Botanica, Spacciatrice di Erbe

156 18 73
                                    


Gabe puzzava così tanto che Meli pensò che fosse morto.

La donna allungò il collo sopra il corpo del vampiro accasciato a terra. Si trovavano nella comune del clan di Costoi che, come tutti gli alloggi vampireschi, era sporca, male illuminata e permeata da un distintivo odore di chiuso, metallo e muffa.

Meli diede un calcio alla gamba del vampiro. Nessuna reazione. Logan le lanciò uno sguardo interrogativo.

"È strafatto, credo" disse lei. Scavalcò le gambe senza vita e si accovacciò di fianco alla creatura. Con fare esperto gli sollevò una palpebra. L'iride al di sotto era velata di una patina azzurra e opaca.

"Si è fatto da poco" confermò una voce nel buio. Meli lasciò ricadere le mani e si alzò circospetta.

La voce continuò: "Chi vi ha fatto entrare?".

Meli incrociò le braccia al petto.

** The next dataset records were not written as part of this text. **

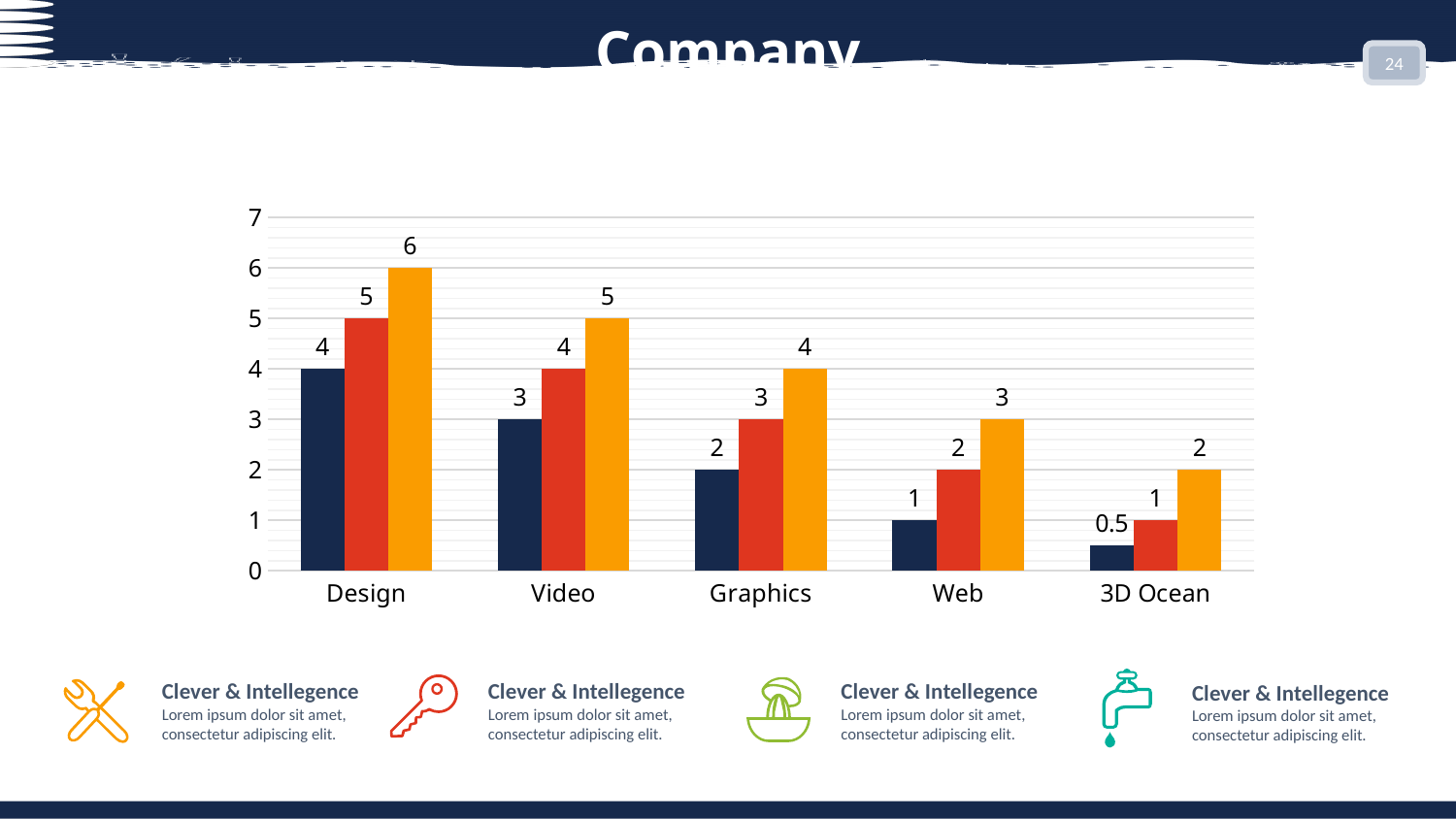
What is the difference between the orange bar for Design and the orange bar for Web? 3 What is the value of the orange bar for Design? 6 Do the orange bar values rise or fall from Design to 3D Ocean? Fall What is the total of the three bars for Web? 6 Which category has the lowest dark blue bar? 3D Ocean What type of chart is shown on the slide? Bar chart What is the value of the dark blue bar for 3D Ocean? 0.5 Which category has the highest orange bar? Design How many categories are shown on the x axis? 5 Which is larger: the red bar for Video or the red bar for Web? Video What is the value of the red bar for Graphics? 3 How many bars are shown for each category? 3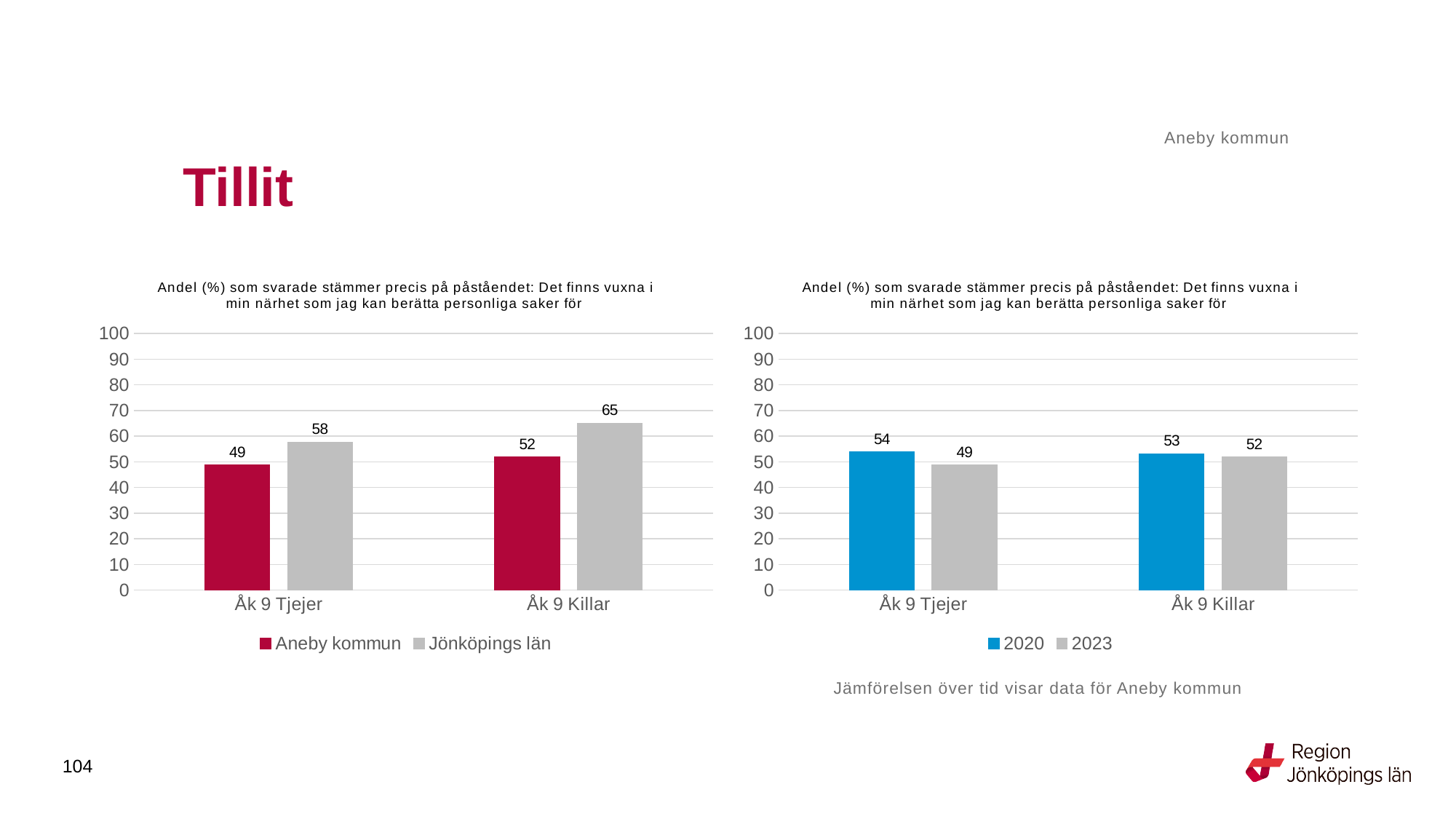
In the left chart, what is the difference between Jönköpings län and Aneby kommun for Åk 9 Killar? 13 How many series does the legend of the right chart list? 2 In the left chart, which bar is the highest? Jönköpings län, Åk 9 Killar In the left chart, which is larger for Åk 9 Tjejer: Aneby kommun or Jönköpings län? Jönköpings län In the right chart, which bar is the lowest? 2023, Åk 9 Tjejer What are the two legend entries of the left chart? Aneby kommun and Jönköpings län What kind of chart is the left chart? Bar chart In the left chart, what is the value for Aneby kommun for Åk 9 Tjejer? 49 In the right chart, what is the value for 2023 for Åk 9 Tjejer? 49 In the left chart, what is the value for Jönköpings län for Åk 9 Killar? 65 In the right chart, what is the value for 2020 for Åk 9 Killar? 53 In the right chart, what is the difference between 2020 and 2023 for Åk 9 Tjejer? 5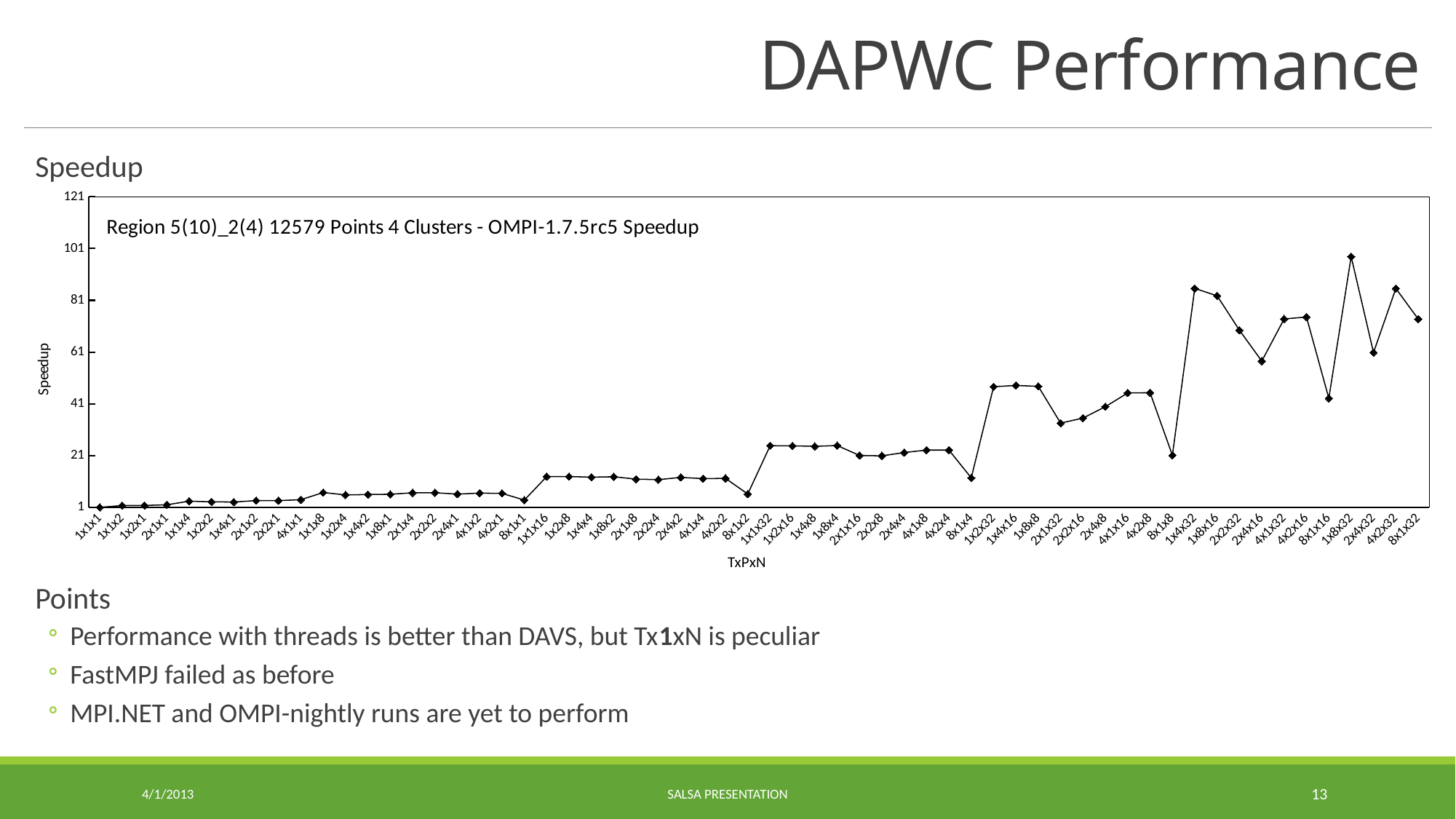
Which TxPxN configuration has the lowest speedup? 1x1x1 What kind of chart is shown on the slide? line chart Is the speedup for 1x4x32 greater or less than 81? greater Which has the larger speedup, 1x4x32 or 4x2x16? 1x4x32 Is the speedup for 2x2x32 greater or less than 61? greater Overall, does the speedup rise or fall moving from left to right along the x axis? rise What is the title printed inside the chart? Region 5(10)_2(4) 12579 Points 4 Clusters - OMPI-1.7.5rc5 Speedup Which has the larger speedup, 1x8x32 or 8x1x32? 1x8x32 Which TxPxN configuration has the highest speedup? 1x8x32 What is the label of the x axis? TxPxN Is the speedup for 2x1x32 greater or less than 41? less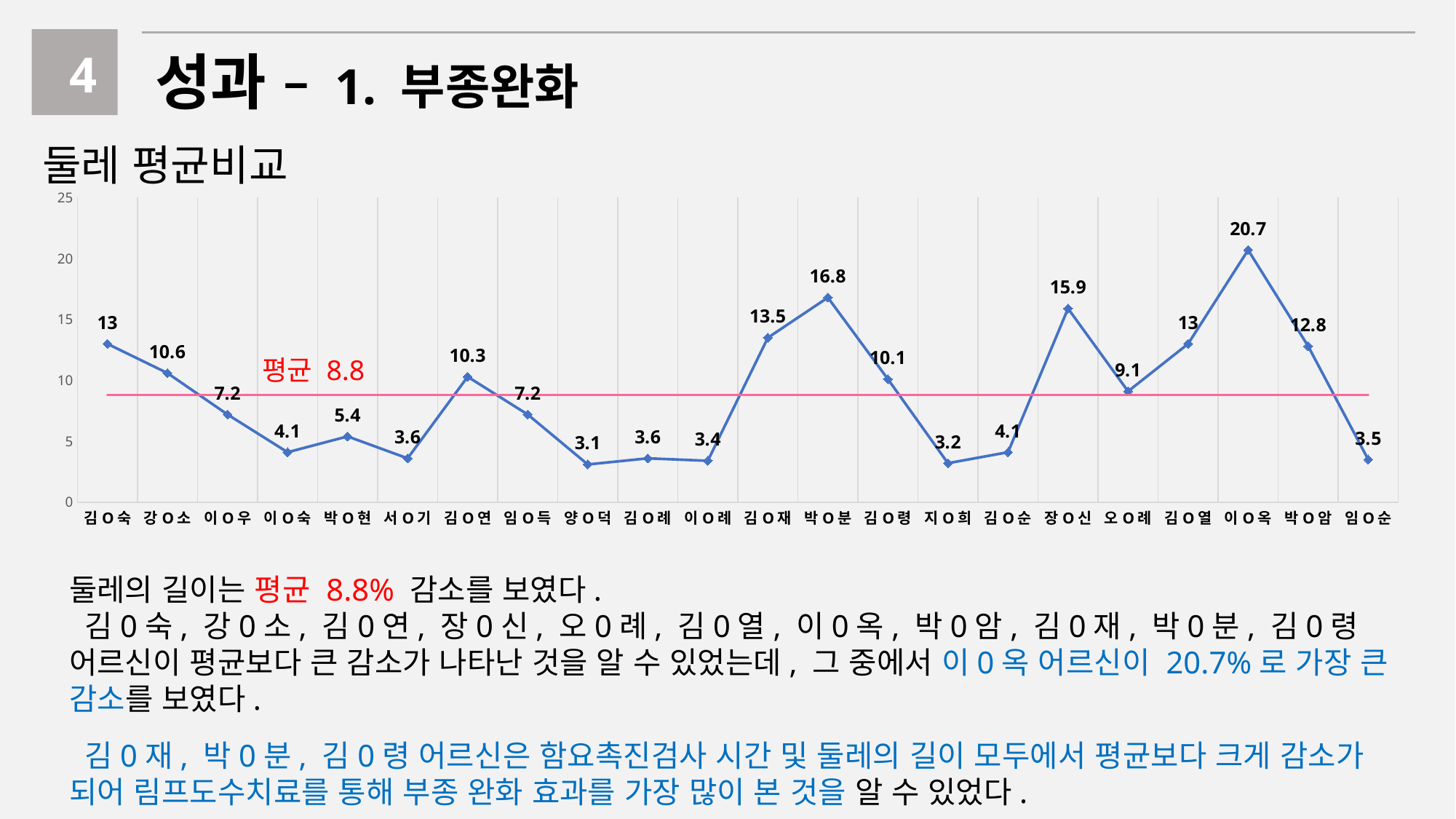
What is the value for 오O례? 9.1 What is the difference between the values for 김O재 and 김O령? 3.4 Which is larger, the value for 장O신 or the value for 김O열? 장O신 How many people (categories) are plotted on the x axis? 22 What is the value for 이O옥? 20.7 What is the value for 박O분? 16.8 What is the difference between the values for 이O옥 and 박O분? 3.9 Which person has the highest value in the chart? 이O옥 What average value is marked by the horizontal red line on the chart? 8.8 Is the value for 박O암 greater or less than 10? greater What type of chart is shown on the slide? line chart Which person has the lowest value in the chart? 양O덕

Avevano bussato e atteso diversi minuti fuori dalla comune; dopodiché Meli si era scocciata e si era avventurata nell'oscurità senza invito ufficiale, cosa risaputamente poco apprezzata dai vampiri.

Leo, il capo del clan, avanzò verso di loro. La tremula luce delle candele gli illuminò i numerosi tatuaggi sul collo e sulle braccia scoperte dalla giubba senza maniche. Portava i capelli annodati in lunghi dreadlocks, e un accenno di barba gli incupiva le guance.

"Oh. È da parecchio che non ti si vede, Meli. Come mai da queste parti?" chiese il vampiro, cordiale.

"Consegna di artemisia, quattro fiale" rispose laconica lei. "Mia sorella è impegnata" aggiunse poi a mo' di spiegazione.

Il vampiro sorrise mostrando in un flash i canini appuntiti. Leo era bello come era bello un mare pieno di meduse, pensò la donna. Da lontano, uno schianto; da vicino, viscido e pericoloso. Di sicuro ti passava qualsiasi voglia di toccarlo.

"Otto navok, deduco?" chiese lui, estraendo i soldi da un logoro borsello di pelle. Meli afferrò le otto monete squadrate facendo attenzione a non toccare le lunghe unghie del vampiro.

"Corretto" disse, e appoggiò le quattro boccette di liquido scuro su un tavolo lercio alla sua sinistra.

Leo studiò le fiale con desiderio, poi tornò a concentrarsi sull'interlocutrice. "Ottimo. La cara Anja come sta?".

"Come sempre" rispose brusca Meli. Ci mancava solo che qualche maledetto vampiro si interessasse a sua sorella.

Il vampiro le si avvicinò. Il suo fiato puzzava di ferro arrugginito. "Sei qui per le strigi?" indagò lui, falso e indolente. I suoi occhi scattarono famelici sul collo della donna. Logan, vicino alla porta, avanzò di un passo.

Meli non indietreggiò. "No. Sambuco" rispose impassibile. Ma il suo cervello cominciò a correre veloce. Strigi, in quel periodo dell'anno? Da dove diavolo arrivavano? Meli scacciò il naturale orrore che provava per quelle bestie e si costrinse a mantenere una maschera di rigida indifferenza. Certo le avrebbero potuto garantire un'interessante entrata extra... dopotutto, un ammazzamostri ce l'aveva già...

Leo fece per dire altro, ma Meli lo precedette. "È tutto, Leo. Alla prossima". O, preferibilmente, a mai più.

Il vampiro, troppo vicino, si leccò le labbra, la lingua disgustosamente rosa e morbida tra i denti acuminati. Aveva un piercing proprio nel mezzo. "Alla prossima, se farai attenzione. E salutami tua sorella".

Meli fece un verso di gola, girò sui tacchi, scavalcò Gabe e uscì in strada. Logan le fu subito dietro.

"Fattoni del cazzo" mormorò la donna appena furono liberi dal fetore di sangue e droga della comune. Grata di essersi liberata di quell'incombenza, Meli ispirò l'aria che sapeva di pane. Costoi era un paesino di montagna che contava forse trecento anime, con una chiesa, una locanda, una stazione di posta, un panettiere e un assembramento di case bianche con spioventi tetti di legno e vasi di gerani alle finestre. E una comune di vampiri, a quanto pareva, perché quegli schifosi erano dappertutto. Peggio delle blatte.